• _GIVEN INSTRUCTION_: List every person the forum thread about schema changes names as someone the writer has very high respect for.

• _ARTICLE_:
Anyway, fb-osc was used on UDB, the answer is emphatically yes.
btw I am using the past tense here because I haven't kept up with FB mysql stuff the past few years. I don't even know if UDB is still on mysql at all; it's irrelevant to the discussion because the key point here is that schema changes emphatically did occur on UDB for many years, and your original statement regarding TAO and schema changes was demonstrably false, full stop.
> If so, at what frequency?
As I already said, I do not recall! Why would I remember the exact frequency of a completely and seamlessly automated process at a company I left 6 years ago?
UDB didn't require fb-osc changes nearly as often as non-UDB, if that's what you're asking, by nature of it serializing most (not all!) object fields down to a single column. But there were definitely still cases where actual schema changes were necessary on UDB tables, as I'll say yet again, the schema was not completely uniform across all UDB tables.
What's with this obsession on the frequency, anyway? Why does this matter? Your original statement was "the schemas are pretty much static, and they don't feel the schema migration pain", and this statement was wrong. Stop moving the goalpost.
> Until then, sorry, we will keep advocating people to stay away from MySQL (and thus indirectly, skeema), because "long wait and potential incident from schema migration" is just not something that should come up during a sprint planning.
Until when? Who is "we"? You aren't making sense. First your argument was that Facebook supposedly doesn't make schema changes at all, and now you're seemingly pivoting to bashing MySQL for needing external OSC tools, even though your original comment directly acknowledged that PG has cases where lack of these tools is a major problem?
> but still, that doesn't answer the question, at all? That's just relying on MySQL native replication that works across different engines.
What's relying on native replication? Changing a table's storage engine inherently requires rewriting the entire table.
> Anyway, fb-osc was used on UDB, the answer is emphatically yes.
Thank you for answering. I stand corrected then. I also wrongly assumed that it was pt-osc, because that's what get mentioned at your website - "This feature works most easily for pt-online-schema-change"
> UDB didn't require fb-osc changes nearly as often as non-UDB, if that's what you're asking, by nature of it serializing most (not all!) object fields down to a single column.
And thanks here as well for willing to at least slightly conceding your position.
> What's with this obsession on the frequency, anyway? Why does this matter? Your original statement was "the schemas are pretty much static, and they don't feel the schema migration pain", and this statement was wrong. Stop moving the goalpost.
It is a technical discussion, not a competition. Goalpost does get moved. It matters because after reading all the blog posts and bug reports, I have very high respect for Domas, Yoshinori, Mark, and Harrison. And I for one, could not imagine that they would design a critical piece of Facebook infrastructure that would require frequent babysitting.

• _DATASET EXCERPTS_:
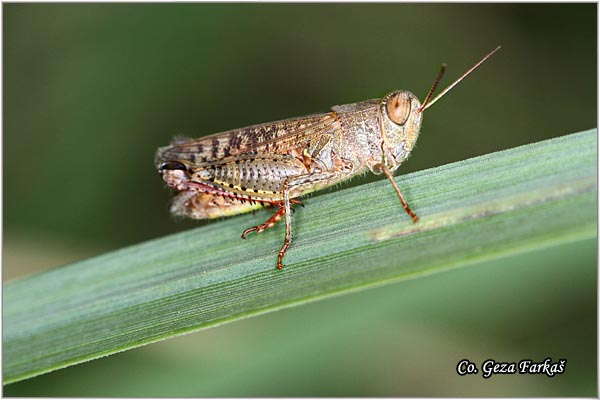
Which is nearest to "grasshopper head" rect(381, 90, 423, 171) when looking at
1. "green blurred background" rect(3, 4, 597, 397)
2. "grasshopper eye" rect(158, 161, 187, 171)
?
"green blurred background" rect(3, 4, 597, 397)

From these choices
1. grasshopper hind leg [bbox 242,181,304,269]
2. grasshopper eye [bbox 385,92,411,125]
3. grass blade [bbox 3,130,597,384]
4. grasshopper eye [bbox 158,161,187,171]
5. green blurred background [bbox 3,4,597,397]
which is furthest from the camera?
green blurred background [bbox 3,4,597,397]

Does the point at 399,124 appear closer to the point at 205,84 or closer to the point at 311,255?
the point at 311,255

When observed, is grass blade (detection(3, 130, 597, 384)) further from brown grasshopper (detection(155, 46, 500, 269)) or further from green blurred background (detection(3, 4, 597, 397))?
green blurred background (detection(3, 4, 597, 397))

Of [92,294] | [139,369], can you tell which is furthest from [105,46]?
[139,369]

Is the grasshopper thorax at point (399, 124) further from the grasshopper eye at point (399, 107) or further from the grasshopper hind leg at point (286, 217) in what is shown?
the grasshopper hind leg at point (286, 217)

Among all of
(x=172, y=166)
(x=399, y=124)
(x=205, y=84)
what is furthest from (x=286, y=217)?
(x=205, y=84)

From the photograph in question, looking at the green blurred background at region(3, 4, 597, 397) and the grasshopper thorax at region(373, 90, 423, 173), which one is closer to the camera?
the grasshopper thorax at region(373, 90, 423, 173)

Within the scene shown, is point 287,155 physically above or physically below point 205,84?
below
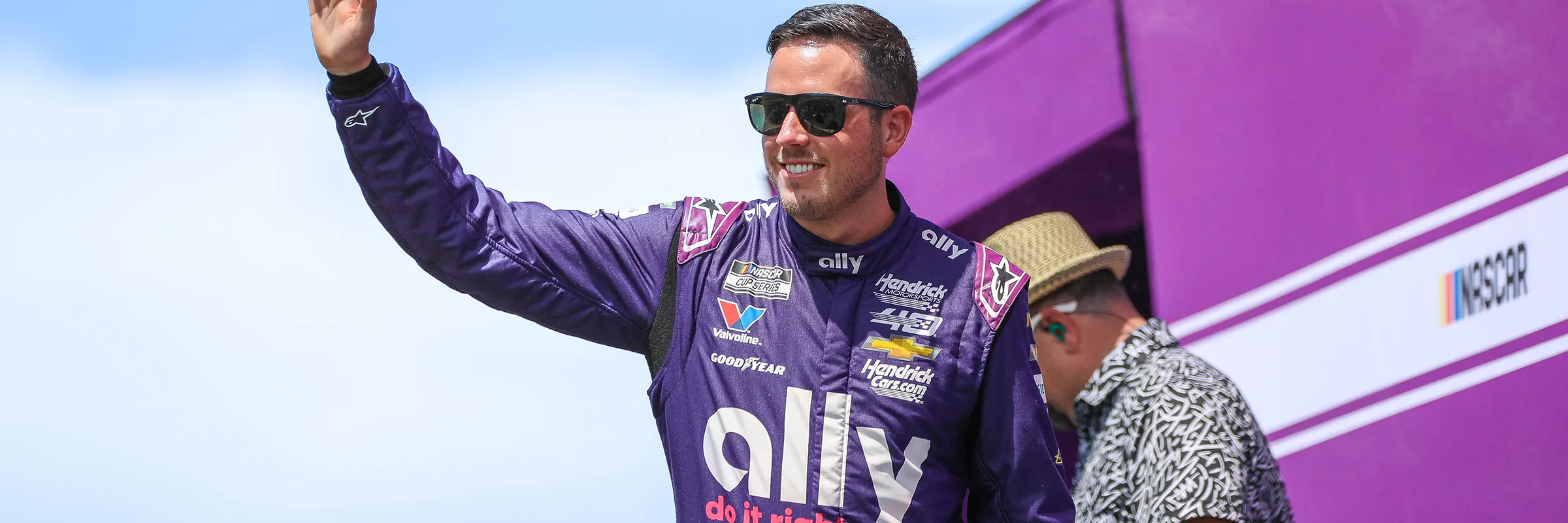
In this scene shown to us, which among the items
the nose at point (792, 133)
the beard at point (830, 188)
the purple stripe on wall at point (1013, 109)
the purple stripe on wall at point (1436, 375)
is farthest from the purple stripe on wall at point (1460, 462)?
the nose at point (792, 133)

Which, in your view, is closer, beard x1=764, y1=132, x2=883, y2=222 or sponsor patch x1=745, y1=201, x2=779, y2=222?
beard x1=764, y1=132, x2=883, y2=222

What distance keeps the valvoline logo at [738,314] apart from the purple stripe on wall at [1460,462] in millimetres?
2152

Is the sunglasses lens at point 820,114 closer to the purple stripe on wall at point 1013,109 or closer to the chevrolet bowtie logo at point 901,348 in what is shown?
the chevrolet bowtie logo at point 901,348

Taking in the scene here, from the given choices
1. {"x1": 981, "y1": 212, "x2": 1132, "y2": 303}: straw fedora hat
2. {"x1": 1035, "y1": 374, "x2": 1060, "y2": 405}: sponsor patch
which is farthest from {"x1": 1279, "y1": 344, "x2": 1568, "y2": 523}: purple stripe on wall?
{"x1": 1035, "y1": 374, "x2": 1060, "y2": 405}: sponsor patch

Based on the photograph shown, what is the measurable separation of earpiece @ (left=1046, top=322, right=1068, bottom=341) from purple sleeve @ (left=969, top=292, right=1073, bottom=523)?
40.5 inches

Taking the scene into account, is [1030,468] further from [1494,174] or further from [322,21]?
[1494,174]

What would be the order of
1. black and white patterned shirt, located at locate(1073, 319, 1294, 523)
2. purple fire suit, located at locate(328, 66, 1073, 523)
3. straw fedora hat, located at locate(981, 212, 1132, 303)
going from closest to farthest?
1. purple fire suit, located at locate(328, 66, 1073, 523)
2. black and white patterned shirt, located at locate(1073, 319, 1294, 523)
3. straw fedora hat, located at locate(981, 212, 1132, 303)

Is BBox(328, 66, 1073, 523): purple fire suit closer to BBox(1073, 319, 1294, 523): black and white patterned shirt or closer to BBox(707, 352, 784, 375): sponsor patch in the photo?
BBox(707, 352, 784, 375): sponsor patch

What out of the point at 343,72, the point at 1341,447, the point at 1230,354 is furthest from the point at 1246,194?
the point at 343,72

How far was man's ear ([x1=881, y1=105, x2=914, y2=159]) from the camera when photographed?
214 cm

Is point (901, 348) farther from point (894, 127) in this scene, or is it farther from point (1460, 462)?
point (1460, 462)

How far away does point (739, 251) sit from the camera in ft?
7.04

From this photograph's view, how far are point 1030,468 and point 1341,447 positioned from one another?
75.2 inches

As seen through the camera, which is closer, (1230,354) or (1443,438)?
(1443,438)
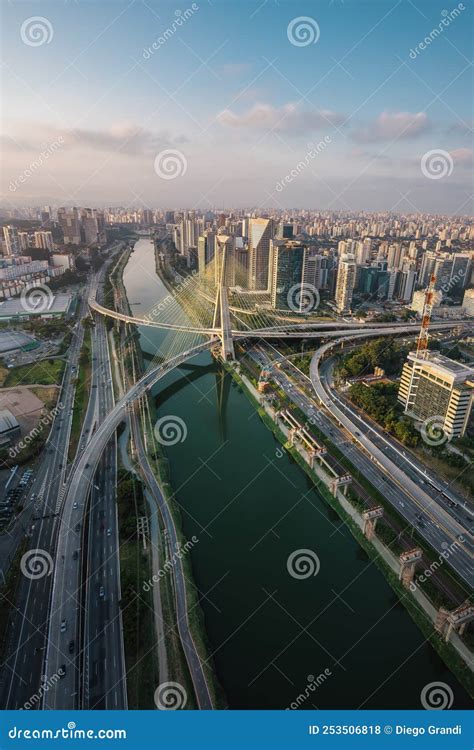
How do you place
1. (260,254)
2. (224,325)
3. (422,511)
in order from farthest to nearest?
(260,254) < (224,325) < (422,511)

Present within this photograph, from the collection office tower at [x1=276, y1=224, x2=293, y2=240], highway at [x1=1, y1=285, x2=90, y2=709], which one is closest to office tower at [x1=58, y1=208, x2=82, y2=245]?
office tower at [x1=276, y1=224, x2=293, y2=240]

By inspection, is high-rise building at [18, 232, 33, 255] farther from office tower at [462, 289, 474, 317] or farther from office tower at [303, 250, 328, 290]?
office tower at [462, 289, 474, 317]

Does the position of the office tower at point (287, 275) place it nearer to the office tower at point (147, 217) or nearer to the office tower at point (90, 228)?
the office tower at point (90, 228)

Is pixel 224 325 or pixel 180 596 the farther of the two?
pixel 224 325

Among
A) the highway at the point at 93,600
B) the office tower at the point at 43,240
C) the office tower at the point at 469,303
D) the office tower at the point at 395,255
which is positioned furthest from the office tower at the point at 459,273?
the office tower at the point at 43,240

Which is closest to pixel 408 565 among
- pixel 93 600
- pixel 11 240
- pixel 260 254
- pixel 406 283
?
pixel 93 600

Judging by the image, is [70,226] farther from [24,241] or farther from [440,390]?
[440,390]
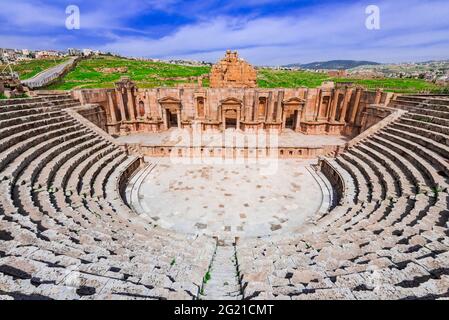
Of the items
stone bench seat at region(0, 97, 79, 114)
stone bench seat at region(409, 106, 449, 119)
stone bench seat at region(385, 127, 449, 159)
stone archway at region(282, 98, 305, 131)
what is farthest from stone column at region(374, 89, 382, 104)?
stone bench seat at region(0, 97, 79, 114)

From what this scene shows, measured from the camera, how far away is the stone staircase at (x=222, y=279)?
Result: 16.6 ft

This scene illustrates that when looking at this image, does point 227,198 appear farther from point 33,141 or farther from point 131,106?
point 131,106

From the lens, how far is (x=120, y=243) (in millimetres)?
7070

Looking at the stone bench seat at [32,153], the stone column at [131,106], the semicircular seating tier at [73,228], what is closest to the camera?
the semicircular seating tier at [73,228]

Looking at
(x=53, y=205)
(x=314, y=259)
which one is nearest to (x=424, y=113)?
(x=314, y=259)

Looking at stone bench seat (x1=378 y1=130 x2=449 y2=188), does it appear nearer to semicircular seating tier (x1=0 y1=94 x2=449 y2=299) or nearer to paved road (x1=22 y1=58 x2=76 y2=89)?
semicircular seating tier (x1=0 y1=94 x2=449 y2=299)

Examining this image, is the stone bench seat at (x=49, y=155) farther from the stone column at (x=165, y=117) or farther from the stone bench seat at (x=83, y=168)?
the stone column at (x=165, y=117)

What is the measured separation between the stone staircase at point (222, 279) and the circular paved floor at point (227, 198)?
2.25 meters

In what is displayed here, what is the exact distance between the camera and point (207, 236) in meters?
9.53

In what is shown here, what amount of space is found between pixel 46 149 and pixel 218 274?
12377 mm

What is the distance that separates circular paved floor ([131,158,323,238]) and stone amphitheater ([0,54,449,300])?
858 millimetres

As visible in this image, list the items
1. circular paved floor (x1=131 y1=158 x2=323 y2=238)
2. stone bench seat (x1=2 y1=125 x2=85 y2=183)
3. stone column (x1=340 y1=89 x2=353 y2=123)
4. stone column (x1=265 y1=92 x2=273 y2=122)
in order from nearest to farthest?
stone bench seat (x1=2 y1=125 x2=85 y2=183)
circular paved floor (x1=131 y1=158 x2=323 y2=238)
stone column (x1=340 y1=89 x2=353 y2=123)
stone column (x1=265 y1=92 x2=273 y2=122)

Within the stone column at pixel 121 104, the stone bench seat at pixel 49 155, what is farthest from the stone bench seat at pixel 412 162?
the stone column at pixel 121 104

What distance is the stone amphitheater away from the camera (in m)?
4.33
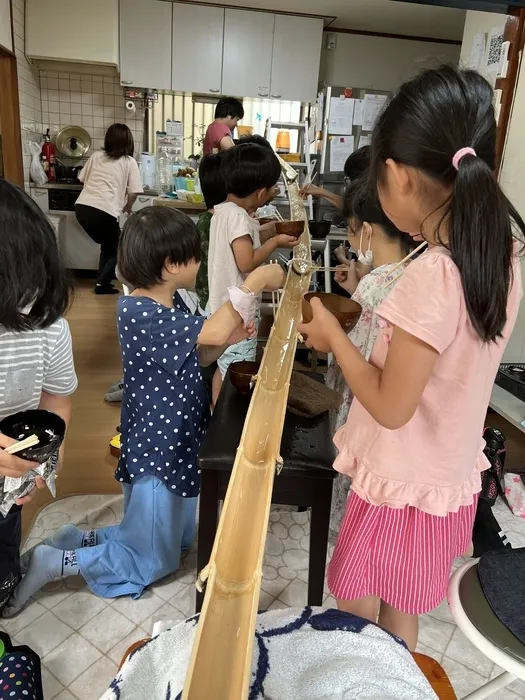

• _RIGHT ANSWER_: Domas, Yoshinori, Mark, Harrison